=== Extract provided ===
....

Definitely go with oil bases since that will help seal out water.

You can paint over 5200 and Gluvit. Gluvit or a similar coating over the hull is a good idea for added insurance, but if you've got a solid boat, not necessary. Going overboard is only a bad thing once you're on the water, so don't be afraid of doing a little extra for your own peace of mind. :mrgreen:

Sorry mate, I didn't realize the primer coat was still intact. If that's the case just get rid of all the paint that's not sticking anymore and scuff everything else. Save yourself the headache of prepping bare aluminum. 

Sounds like you've got a good idea of what you want and a solid plan. Don't be afraid to change or add things along the way. Boat modding is an adventure of sorts! 8)


----------



## soccertoad20 (Aug 16, 2014)

So I started to unbolt everything on the inside. The nuts and bolts are all pretty much rusted together. I tried PB Blaster but it isn't working out too well. I think I'm going to buy an air powered cut-off wheel from Harbor Freight and cut most of them off. Whoever thought flat head screws were a good idea wasn't thinking ahead when someone will need to remove them later on.

However, I do need some advice on something I found. Everything is riveted to the side of the boat. In order to replace the floor I need to take everything out. I'll have to re-rivet everything back into place. What I need are opinions on what type of rivets I need to get, where would be the best place to get them, and then what should my assembly process be in putting everything back together?

I ask about the assembly because my plan was to take the boat off the trailer and flip upside down to paint the outside/bottom. Then place back on the trailer, paint the inside, install the new floor, and put the inside back together. When I put the inside back together and rivet everything back to the side the rivets won't be painted. I guess I can easily just paint the rivets, but I wasn't sure if there was someway to get it assembled first so I can paint the rivets with the entire boat.

Also, I'll definitely goop up the rivets with the 3M 5200 stuff when I use them to seal them up.


----------



## soccertoad20 (Aug 17, 2014)

I have another dilemma. I've seen a lot of projects on this forum where the person checked/replaced the transom. I was looking at my boat and there are tons of rivets and screws going through my transom. I was wondering if there is some way to do a quick check of the transom to see if it is still solid or needs replaced without having to tear anything out.

....

=== Exercise data ===
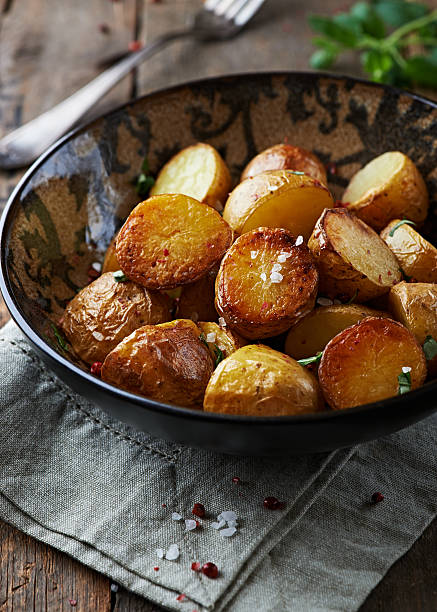 istock Oven-baked potatoes with sea salt and herbs 163932967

....

=== Task instructions ===
1. In the boat forum thread, what does soccertoad20 plan to buy to cut off the rusted nuts and bolts?
2. Sum up the boat forum thread in two sentences.
The material has no role in this work.

=== Task-by-task results ===
1. An air-powered cut-off wheel from Harbor Freight.

2. The boat forum thread recommends oil-based paint, says 5200 and Gluvit can be painted over, and advises stripping only the loose paint and scuffing the rest because the primer coat is still intact. soccertoad20 then reports rusted-together nuts and bolts, asks which rivets to use and how to order the reassembly and painting, and asks how to check whether the transom is still solid without tearing anything out.